Data Versus Anecdotal
Whether the January headline number comes in on target, above or below expectations, the economic debate will not be taking a rest, as pundits and experts will instantly begin to calibrate how the trailing number will impact the actions of the Federal Reserve as well as lawmakers in Washington, D.C. who are working to finalize a third stimulus package.
For example, the December drop of 0.7 percent that came out Jan. 15 was impacted by a dramatic spike of third-wave COVID cases as well as protracted stimulus negotiations. The result was outsized declines in bellwether categories such as electronics and appliances (-4.9 percent) bars and restaurants (-4.5 percent) and general merchandise (-1.2 percent).
Of course, alongside the official government data, we will continue to get “front-line” retail reports from dozens of companies that are reporting their most recent earnings results, as well as commentary that sheds valuable light on important nuances including industries, regional variations and the impacts of the ongoing digital shift.
The Roaring ’20s Redux
One hundred years after the last global pandemic and subsequent market and economic rebound, L’Oréal — the world’s largest global fragrance and cosmetics company — rekindled the debate of a return to the roaring ’20s last week once COVID is in check.
“Let’s be positive again and optimistic. When the COVID [is] gone, people will be happy to go out again, to celebrate, to socialize and this will be like in the famous roaring 20s,” L’Oréal CEO and Chairman Jean-Paul Agon told analysts and investors. “This will be the fiesta of makeup and fragrances, by the way, so we are very, very positive.”

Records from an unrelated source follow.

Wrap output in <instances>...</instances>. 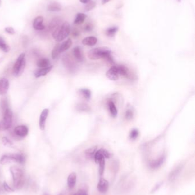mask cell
Instances as JSON below:
<instances>
[{
  "label": "cell",
  "mask_w": 195,
  "mask_h": 195,
  "mask_svg": "<svg viewBox=\"0 0 195 195\" xmlns=\"http://www.w3.org/2000/svg\"><path fill=\"white\" fill-rule=\"evenodd\" d=\"M12 175L13 185L15 188L21 189L24 184V175L23 171L17 166L11 167L10 168Z\"/></svg>",
  "instance_id": "1"
},
{
  "label": "cell",
  "mask_w": 195,
  "mask_h": 195,
  "mask_svg": "<svg viewBox=\"0 0 195 195\" xmlns=\"http://www.w3.org/2000/svg\"><path fill=\"white\" fill-rule=\"evenodd\" d=\"M111 54V50L107 47H100L94 48L88 53V57L91 60H98L101 58L105 59Z\"/></svg>",
  "instance_id": "2"
},
{
  "label": "cell",
  "mask_w": 195,
  "mask_h": 195,
  "mask_svg": "<svg viewBox=\"0 0 195 195\" xmlns=\"http://www.w3.org/2000/svg\"><path fill=\"white\" fill-rule=\"evenodd\" d=\"M70 32V24L68 22H64L61 26L56 32L52 33V36L57 42H61L68 36Z\"/></svg>",
  "instance_id": "3"
},
{
  "label": "cell",
  "mask_w": 195,
  "mask_h": 195,
  "mask_svg": "<svg viewBox=\"0 0 195 195\" xmlns=\"http://www.w3.org/2000/svg\"><path fill=\"white\" fill-rule=\"evenodd\" d=\"M26 66L25 54L22 53L18 56L13 67V74L15 76H21Z\"/></svg>",
  "instance_id": "4"
},
{
  "label": "cell",
  "mask_w": 195,
  "mask_h": 195,
  "mask_svg": "<svg viewBox=\"0 0 195 195\" xmlns=\"http://www.w3.org/2000/svg\"><path fill=\"white\" fill-rule=\"evenodd\" d=\"M13 112L9 108L4 111L3 120L0 121V130H8L12 124Z\"/></svg>",
  "instance_id": "5"
},
{
  "label": "cell",
  "mask_w": 195,
  "mask_h": 195,
  "mask_svg": "<svg viewBox=\"0 0 195 195\" xmlns=\"http://www.w3.org/2000/svg\"><path fill=\"white\" fill-rule=\"evenodd\" d=\"M62 62L65 67L70 72H74L77 69V65L75 61L68 54L65 55L62 58Z\"/></svg>",
  "instance_id": "6"
},
{
  "label": "cell",
  "mask_w": 195,
  "mask_h": 195,
  "mask_svg": "<svg viewBox=\"0 0 195 195\" xmlns=\"http://www.w3.org/2000/svg\"><path fill=\"white\" fill-rule=\"evenodd\" d=\"M107 77L111 80H116L119 78V74L117 72L116 65H113L106 73Z\"/></svg>",
  "instance_id": "7"
},
{
  "label": "cell",
  "mask_w": 195,
  "mask_h": 195,
  "mask_svg": "<svg viewBox=\"0 0 195 195\" xmlns=\"http://www.w3.org/2000/svg\"><path fill=\"white\" fill-rule=\"evenodd\" d=\"M49 110L48 108H45L41 113L39 120V126L41 130H44L45 128L46 120L47 119L48 116L49 115Z\"/></svg>",
  "instance_id": "8"
},
{
  "label": "cell",
  "mask_w": 195,
  "mask_h": 195,
  "mask_svg": "<svg viewBox=\"0 0 195 195\" xmlns=\"http://www.w3.org/2000/svg\"><path fill=\"white\" fill-rule=\"evenodd\" d=\"M15 134L20 137H25L28 134V128L26 126H18L15 128L14 130Z\"/></svg>",
  "instance_id": "9"
},
{
  "label": "cell",
  "mask_w": 195,
  "mask_h": 195,
  "mask_svg": "<svg viewBox=\"0 0 195 195\" xmlns=\"http://www.w3.org/2000/svg\"><path fill=\"white\" fill-rule=\"evenodd\" d=\"M43 18L41 16L37 17L33 22V28L36 30H43L45 29V26L43 24Z\"/></svg>",
  "instance_id": "10"
},
{
  "label": "cell",
  "mask_w": 195,
  "mask_h": 195,
  "mask_svg": "<svg viewBox=\"0 0 195 195\" xmlns=\"http://www.w3.org/2000/svg\"><path fill=\"white\" fill-rule=\"evenodd\" d=\"M62 23L63 22L61 18L58 17L53 18L49 25V29L52 33L56 32L61 26Z\"/></svg>",
  "instance_id": "11"
},
{
  "label": "cell",
  "mask_w": 195,
  "mask_h": 195,
  "mask_svg": "<svg viewBox=\"0 0 195 195\" xmlns=\"http://www.w3.org/2000/svg\"><path fill=\"white\" fill-rule=\"evenodd\" d=\"M52 69H53V66H52V65L48 67H45V68H40V69L36 70L34 72V76L37 78L45 76L51 72Z\"/></svg>",
  "instance_id": "12"
},
{
  "label": "cell",
  "mask_w": 195,
  "mask_h": 195,
  "mask_svg": "<svg viewBox=\"0 0 195 195\" xmlns=\"http://www.w3.org/2000/svg\"><path fill=\"white\" fill-rule=\"evenodd\" d=\"M9 88V82L6 78L0 79V95L7 94Z\"/></svg>",
  "instance_id": "13"
},
{
  "label": "cell",
  "mask_w": 195,
  "mask_h": 195,
  "mask_svg": "<svg viewBox=\"0 0 195 195\" xmlns=\"http://www.w3.org/2000/svg\"><path fill=\"white\" fill-rule=\"evenodd\" d=\"M109 188V183L108 181L104 178H101L98 184V189L101 193H105L107 191Z\"/></svg>",
  "instance_id": "14"
},
{
  "label": "cell",
  "mask_w": 195,
  "mask_h": 195,
  "mask_svg": "<svg viewBox=\"0 0 195 195\" xmlns=\"http://www.w3.org/2000/svg\"><path fill=\"white\" fill-rule=\"evenodd\" d=\"M73 53L77 61L81 62L84 61V54L82 49L79 46H76L73 49Z\"/></svg>",
  "instance_id": "15"
},
{
  "label": "cell",
  "mask_w": 195,
  "mask_h": 195,
  "mask_svg": "<svg viewBox=\"0 0 195 195\" xmlns=\"http://www.w3.org/2000/svg\"><path fill=\"white\" fill-rule=\"evenodd\" d=\"M165 159L166 157L164 155L161 156L159 159L152 160L149 162V166L152 169H157L163 164L165 161Z\"/></svg>",
  "instance_id": "16"
},
{
  "label": "cell",
  "mask_w": 195,
  "mask_h": 195,
  "mask_svg": "<svg viewBox=\"0 0 195 195\" xmlns=\"http://www.w3.org/2000/svg\"><path fill=\"white\" fill-rule=\"evenodd\" d=\"M116 67L119 76H123L129 78L130 77V73L128 69L124 65H116Z\"/></svg>",
  "instance_id": "17"
},
{
  "label": "cell",
  "mask_w": 195,
  "mask_h": 195,
  "mask_svg": "<svg viewBox=\"0 0 195 195\" xmlns=\"http://www.w3.org/2000/svg\"><path fill=\"white\" fill-rule=\"evenodd\" d=\"M12 162H15L14 154H5L2 156L0 159V163L1 164H7Z\"/></svg>",
  "instance_id": "18"
},
{
  "label": "cell",
  "mask_w": 195,
  "mask_h": 195,
  "mask_svg": "<svg viewBox=\"0 0 195 195\" xmlns=\"http://www.w3.org/2000/svg\"><path fill=\"white\" fill-rule=\"evenodd\" d=\"M97 42H98L97 38L93 36L86 37L82 41V43L83 45L86 46H94L97 43Z\"/></svg>",
  "instance_id": "19"
},
{
  "label": "cell",
  "mask_w": 195,
  "mask_h": 195,
  "mask_svg": "<svg viewBox=\"0 0 195 195\" xmlns=\"http://www.w3.org/2000/svg\"><path fill=\"white\" fill-rule=\"evenodd\" d=\"M77 180V176L75 173H70L68 177V185L70 189H72L75 186Z\"/></svg>",
  "instance_id": "20"
},
{
  "label": "cell",
  "mask_w": 195,
  "mask_h": 195,
  "mask_svg": "<svg viewBox=\"0 0 195 195\" xmlns=\"http://www.w3.org/2000/svg\"><path fill=\"white\" fill-rule=\"evenodd\" d=\"M72 45V41L70 38H68L65 42L61 44L60 45V53H63L65 51L68 50L70 47H71Z\"/></svg>",
  "instance_id": "21"
},
{
  "label": "cell",
  "mask_w": 195,
  "mask_h": 195,
  "mask_svg": "<svg viewBox=\"0 0 195 195\" xmlns=\"http://www.w3.org/2000/svg\"><path fill=\"white\" fill-rule=\"evenodd\" d=\"M48 11H61L62 6L60 4L57 2H53L48 6Z\"/></svg>",
  "instance_id": "22"
},
{
  "label": "cell",
  "mask_w": 195,
  "mask_h": 195,
  "mask_svg": "<svg viewBox=\"0 0 195 195\" xmlns=\"http://www.w3.org/2000/svg\"><path fill=\"white\" fill-rule=\"evenodd\" d=\"M181 170H182V167L181 166H177L176 168H175L170 173L169 180L171 181L175 180L176 178L177 177V176L179 175V174Z\"/></svg>",
  "instance_id": "23"
},
{
  "label": "cell",
  "mask_w": 195,
  "mask_h": 195,
  "mask_svg": "<svg viewBox=\"0 0 195 195\" xmlns=\"http://www.w3.org/2000/svg\"><path fill=\"white\" fill-rule=\"evenodd\" d=\"M37 66L40 68H45L50 66V61L47 58H41L37 62Z\"/></svg>",
  "instance_id": "24"
},
{
  "label": "cell",
  "mask_w": 195,
  "mask_h": 195,
  "mask_svg": "<svg viewBox=\"0 0 195 195\" xmlns=\"http://www.w3.org/2000/svg\"><path fill=\"white\" fill-rule=\"evenodd\" d=\"M87 17V15L84 14V13H79L77 15H76V18L75 19L74 21V24L75 25H81L85 21V19Z\"/></svg>",
  "instance_id": "25"
},
{
  "label": "cell",
  "mask_w": 195,
  "mask_h": 195,
  "mask_svg": "<svg viewBox=\"0 0 195 195\" xmlns=\"http://www.w3.org/2000/svg\"><path fill=\"white\" fill-rule=\"evenodd\" d=\"M76 109L79 111L81 112H89L90 111V106L86 103H78L76 106Z\"/></svg>",
  "instance_id": "26"
},
{
  "label": "cell",
  "mask_w": 195,
  "mask_h": 195,
  "mask_svg": "<svg viewBox=\"0 0 195 195\" xmlns=\"http://www.w3.org/2000/svg\"><path fill=\"white\" fill-rule=\"evenodd\" d=\"M117 31H118V28L116 26H113L107 29L105 32V34L108 37H113L115 36Z\"/></svg>",
  "instance_id": "27"
},
{
  "label": "cell",
  "mask_w": 195,
  "mask_h": 195,
  "mask_svg": "<svg viewBox=\"0 0 195 195\" xmlns=\"http://www.w3.org/2000/svg\"><path fill=\"white\" fill-rule=\"evenodd\" d=\"M109 108V111L112 116L116 117L117 115V110L116 108V106L115 103L112 101H109L108 103Z\"/></svg>",
  "instance_id": "28"
},
{
  "label": "cell",
  "mask_w": 195,
  "mask_h": 195,
  "mask_svg": "<svg viewBox=\"0 0 195 195\" xmlns=\"http://www.w3.org/2000/svg\"><path fill=\"white\" fill-rule=\"evenodd\" d=\"M0 49L5 53H7L10 50V47L6 43L4 38L1 36H0Z\"/></svg>",
  "instance_id": "29"
},
{
  "label": "cell",
  "mask_w": 195,
  "mask_h": 195,
  "mask_svg": "<svg viewBox=\"0 0 195 195\" xmlns=\"http://www.w3.org/2000/svg\"><path fill=\"white\" fill-rule=\"evenodd\" d=\"M79 92L82 95V96L87 100L89 99L91 97V91L89 89H81L79 90Z\"/></svg>",
  "instance_id": "30"
},
{
  "label": "cell",
  "mask_w": 195,
  "mask_h": 195,
  "mask_svg": "<svg viewBox=\"0 0 195 195\" xmlns=\"http://www.w3.org/2000/svg\"><path fill=\"white\" fill-rule=\"evenodd\" d=\"M60 44H57L55 46H54L52 52V57L53 59H56V58L58 57L59 54H60Z\"/></svg>",
  "instance_id": "31"
},
{
  "label": "cell",
  "mask_w": 195,
  "mask_h": 195,
  "mask_svg": "<svg viewBox=\"0 0 195 195\" xmlns=\"http://www.w3.org/2000/svg\"><path fill=\"white\" fill-rule=\"evenodd\" d=\"M98 164H99V174L100 176H102L104 172L105 166V159H101V160L98 162Z\"/></svg>",
  "instance_id": "32"
},
{
  "label": "cell",
  "mask_w": 195,
  "mask_h": 195,
  "mask_svg": "<svg viewBox=\"0 0 195 195\" xmlns=\"http://www.w3.org/2000/svg\"><path fill=\"white\" fill-rule=\"evenodd\" d=\"M96 150H97V147H92V148H89V149L85 151V153L87 156H88L91 158L93 159L94 154H95L96 152L97 151Z\"/></svg>",
  "instance_id": "33"
},
{
  "label": "cell",
  "mask_w": 195,
  "mask_h": 195,
  "mask_svg": "<svg viewBox=\"0 0 195 195\" xmlns=\"http://www.w3.org/2000/svg\"><path fill=\"white\" fill-rule=\"evenodd\" d=\"M96 7V2L92 1H90L89 2L86 4V5L84 7V11H91L93 9Z\"/></svg>",
  "instance_id": "34"
},
{
  "label": "cell",
  "mask_w": 195,
  "mask_h": 195,
  "mask_svg": "<svg viewBox=\"0 0 195 195\" xmlns=\"http://www.w3.org/2000/svg\"><path fill=\"white\" fill-rule=\"evenodd\" d=\"M138 135H139L138 131L137 129H134V130H132V131L130 132L129 137H130L131 139L135 140V139H137Z\"/></svg>",
  "instance_id": "35"
},
{
  "label": "cell",
  "mask_w": 195,
  "mask_h": 195,
  "mask_svg": "<svg viewBox=\"0 0 195 195\" xmlns=\"http://www.w3.org/2000/svg\"><path fill=\"white\" fill-rule=\"evenodd\" d=\"M2 141L4 145H5L7 147H11L13 145V143L7 137H2Z\"/></svg>",
  "instance_id": "36"
},
{
  "label": "cell",
  "mask_w": 195,
  "mask_h": 195,
  "mask_svg": "<svg viewBox=\"0 0 195 195\" xmlns=\"http://www.w3.org/2000/svg\"><path fill=\"white\" fill-rule=\"evenodd\" d=\"M125 118L128 120H130L134 117V112L131 110H128L125 112Z\"/></svg>",
  "instance_id": "37"
},
{
  "label": "cell",
  "mask_w": 195,
  "mask_h": 195,
  "mask_svg": "<svg viewBox=\"0 0 195 195\" xmlns=\"http://www.w3.org/2000/svg\"><path fill=\"white\" fill-rule=\"evenodd\" d=\"M93 29V25L92 24H88L84 26V30L87 32H91Z\"/></svg>",
  "instance_id": "38"
},
{
  "label": "cell",
  "mask_w": 195,
  "mask_h": 195,
  "mask_svg": "<svg viewBox=\"0 0 195 195\" xmlns=\"http://www.w3.org/2000/svg\"><path fill=\"white\" fill-rule=\"evenodd\" d=\"M3 187H4V189L7 192H13L14 191V189L11 188V187H9V185L7 184V182H4V184H3Z\"/></svg>",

Although the firm’s total global sales fell 4 percent for the year, they were up almost 5 percent in the final three months, led by a 40 percent spike in its eCommerce business as well as a 4 percent increase in China, versus declines in every other geographic zone, including a 6 percent decline in North America and a 15 percent drop in Western Europe.
Even so, Deputy CEO Nicolas Hieronimus hammered home the French beauty company’s belief that better days are coming.
“We are confident that like in the roaring ’20s there will be a big beauty party once the pandemic is over and as a leader, we will make sure to cater for it,” Hieronimus said.
And it’s not just L’Oréal. In the past week, similar optimistic utterances were made by DICK’S Sporting Goods, which is adding more stores; Newell Brands, which said it sees its ‘“best days” ahead; and CarGurus, which said it expects to eclipse pre-COVID levels this year.